## Source data
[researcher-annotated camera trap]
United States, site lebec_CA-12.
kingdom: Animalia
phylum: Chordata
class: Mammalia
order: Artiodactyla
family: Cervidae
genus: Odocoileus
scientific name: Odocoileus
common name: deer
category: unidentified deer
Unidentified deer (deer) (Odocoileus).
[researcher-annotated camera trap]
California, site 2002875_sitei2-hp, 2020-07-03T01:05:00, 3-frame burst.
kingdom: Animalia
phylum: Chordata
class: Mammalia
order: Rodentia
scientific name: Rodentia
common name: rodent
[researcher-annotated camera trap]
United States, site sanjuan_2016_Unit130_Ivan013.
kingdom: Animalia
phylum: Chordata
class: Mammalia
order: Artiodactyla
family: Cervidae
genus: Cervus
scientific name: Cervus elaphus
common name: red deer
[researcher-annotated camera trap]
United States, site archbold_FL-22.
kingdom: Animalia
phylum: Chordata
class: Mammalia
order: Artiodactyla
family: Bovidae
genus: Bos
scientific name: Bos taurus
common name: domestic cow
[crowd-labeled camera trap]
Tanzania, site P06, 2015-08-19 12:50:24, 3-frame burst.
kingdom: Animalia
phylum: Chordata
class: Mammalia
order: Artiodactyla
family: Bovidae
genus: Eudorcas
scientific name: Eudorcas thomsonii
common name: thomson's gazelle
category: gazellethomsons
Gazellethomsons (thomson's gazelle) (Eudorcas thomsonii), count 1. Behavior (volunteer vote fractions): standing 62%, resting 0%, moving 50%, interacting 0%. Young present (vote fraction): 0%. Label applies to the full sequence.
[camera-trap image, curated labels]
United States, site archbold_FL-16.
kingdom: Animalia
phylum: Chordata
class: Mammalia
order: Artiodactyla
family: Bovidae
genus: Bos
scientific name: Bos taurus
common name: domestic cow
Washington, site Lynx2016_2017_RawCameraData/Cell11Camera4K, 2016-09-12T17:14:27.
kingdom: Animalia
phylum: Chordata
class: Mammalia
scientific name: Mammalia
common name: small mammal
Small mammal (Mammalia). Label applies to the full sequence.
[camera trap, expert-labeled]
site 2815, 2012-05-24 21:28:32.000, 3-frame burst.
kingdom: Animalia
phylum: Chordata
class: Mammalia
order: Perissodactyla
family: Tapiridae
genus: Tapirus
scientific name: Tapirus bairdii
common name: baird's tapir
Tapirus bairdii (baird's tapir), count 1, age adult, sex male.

## Exercise directions
How many of the lines above contain the word "genus"? Give the number alone.

## Expected answer
6